The question brings us back to the basic joy that arises from confidence in a power greater than ourselves. The joy refreshes our memory of past graces and the memory prompts gratitude. Gratitude propels us to prayer. We pray the prayer of thanks and then, in the light of and as a result of that, we pray the prayer of petition, asking God to continue being the gracious God he has been in the past. We pray not so much for ourselves as for our “other” selves, our neighbors, family, friends, and even enemies. That’s precisely what Paul did. He prayed (and we should pray) that the eternal perspective and the experience of the eternal vision, enabling us to value things and people as they are valued in eternity, may be the fundamental operating principle of all people. Experiencing what it does for us we cannot help but want to share it. Thus, our prayer in private takes on a missionary aspect in public, as we encourage others to enter into this realm of thinking, seeing and experiencing from the higher viewpoint. It gives us strength to not only withstand the onslaughts of evil, major and minor, but to also withstand the intensity of life that awareness of God’s presence brings.

Key Notions

1.  One can experience joy even in the absence of pleasure and the presence of pain.

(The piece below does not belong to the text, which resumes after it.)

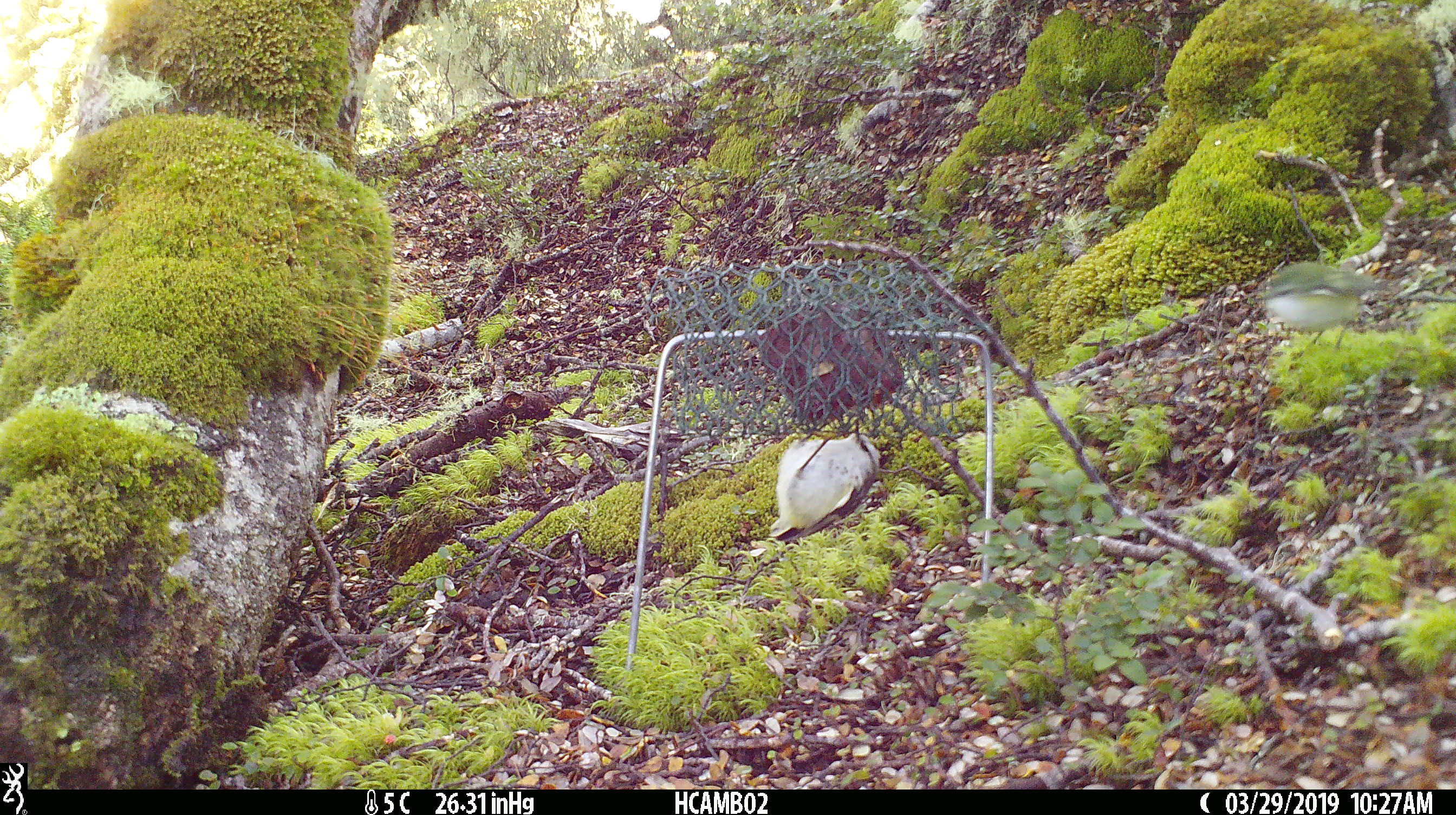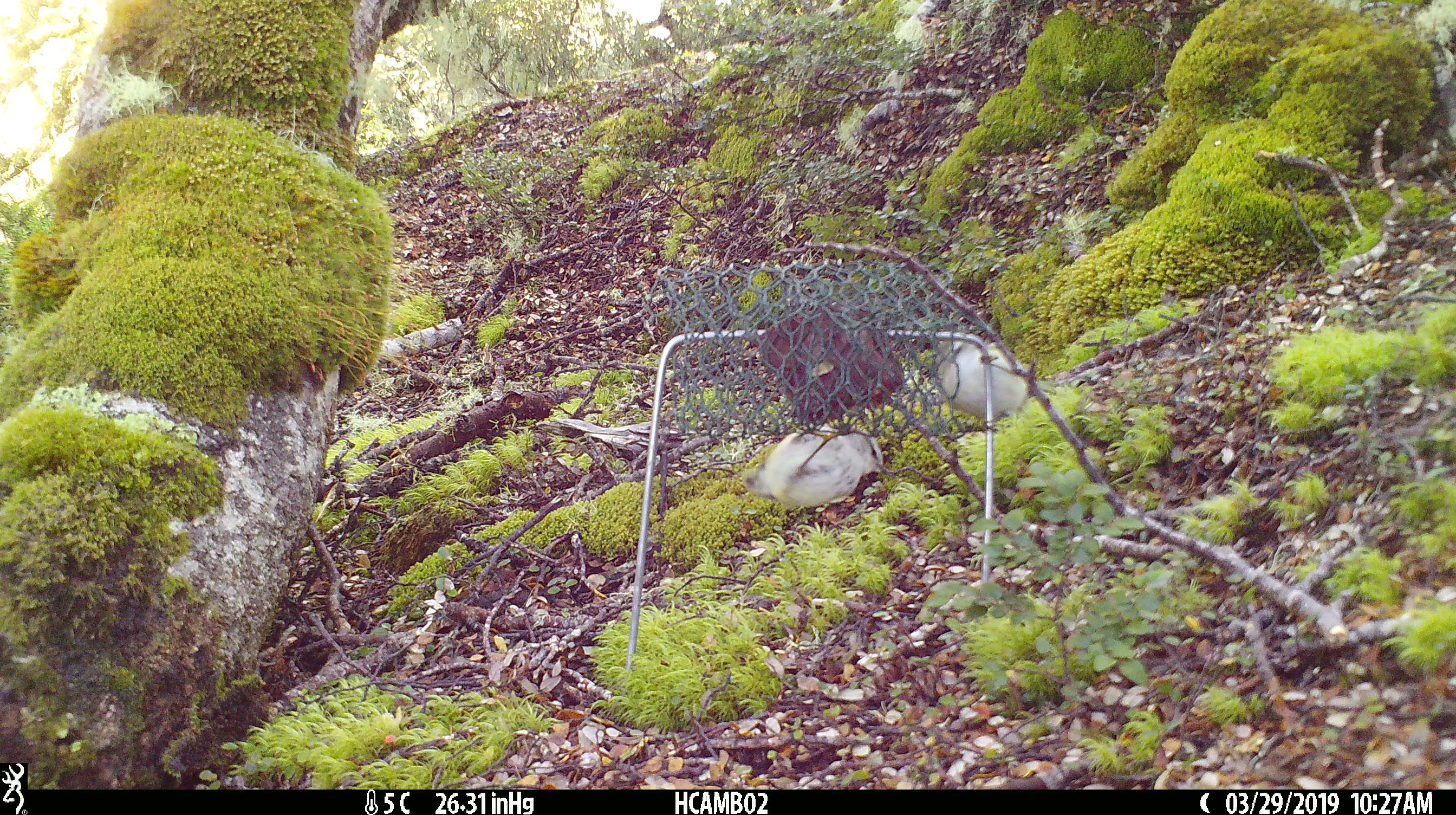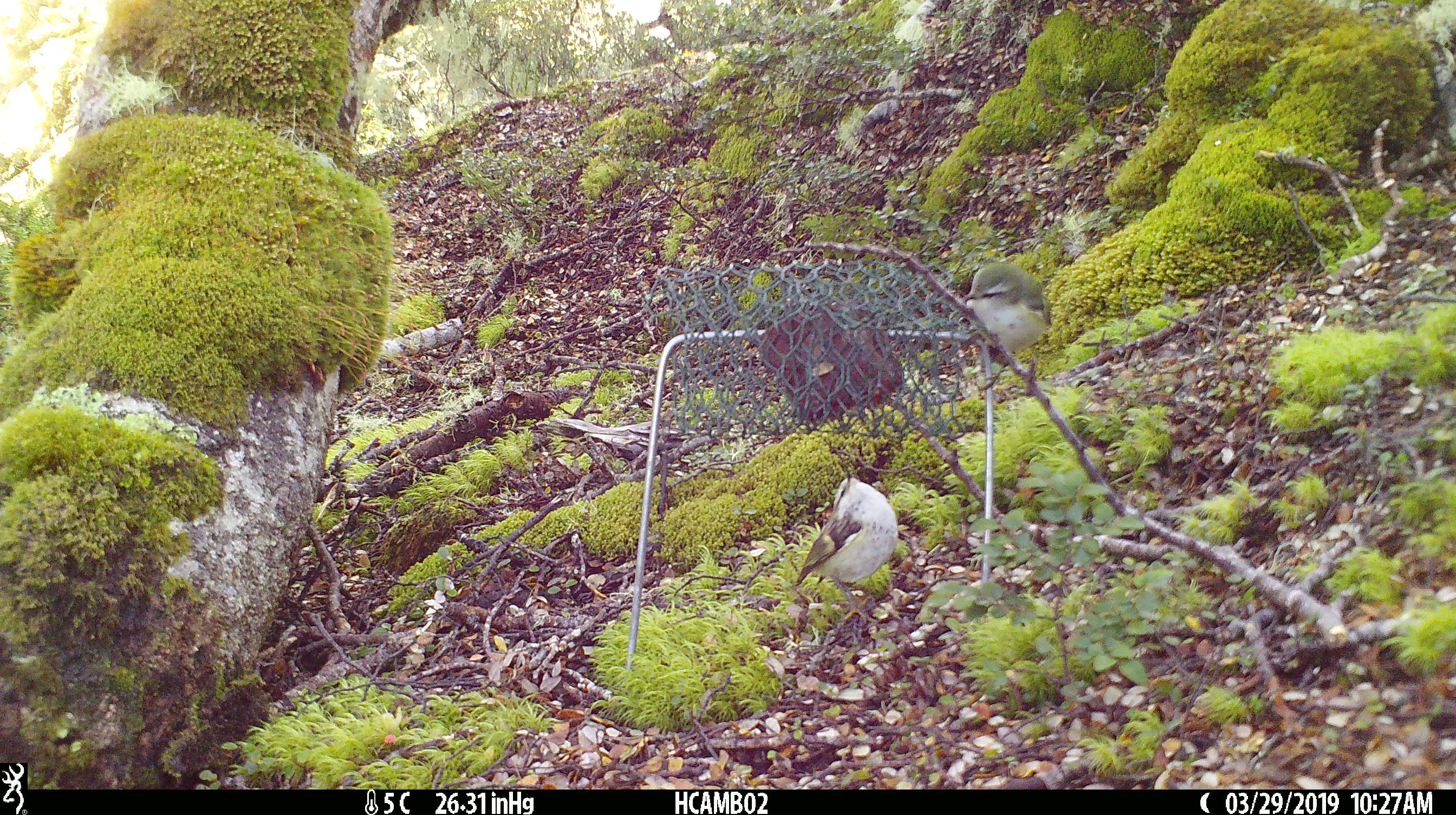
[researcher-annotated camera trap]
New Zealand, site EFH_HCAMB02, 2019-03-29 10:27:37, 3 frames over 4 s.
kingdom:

2.  One can experience freedom in the context of prison.

3.  One can experience gratitude for the people in our lives even in their absence.

4.  One can experience what is valuable even when one is being devalued.

Food For Thought

1.  The Power of the Spirit of God: God does not kiss everything and make it better. He does not automatically change circumstances until they meet our artificial and arbitrary requirements for personal happiness. What God does is not remove but give. He gives us his very Spirit. That is more power than we need and even more than we could ordinarily stand. His Spirit lets us see our lives, our loves, our deaths, our hates, our pains and our possibilities from his perspective. Having enlightened us, he then goes on to empower us to actually live according to that perspective. Evil only really has the power of us that we give to it or give in to it. It has no real power in and of itself, for it was not created by God but by sin. God gave us free will. We created evil and continue to create it by misusing that gift. Only God’s Spirit is powerful enough to trump all the consequences of evil. However, God requires the same free choice to accept him on his terms as evil does. We choose. After that God will take over if we let him. He will make all pains and problems at least bearable, so we can carry tem as a cross and rise above them one day. When we see a man in prison and still truly happy and grateful we are seeing the Spirit of God incarnate in a human being, laughing at evil and evil’s lack of power to truly capture and imprison him, let alone truly kill him.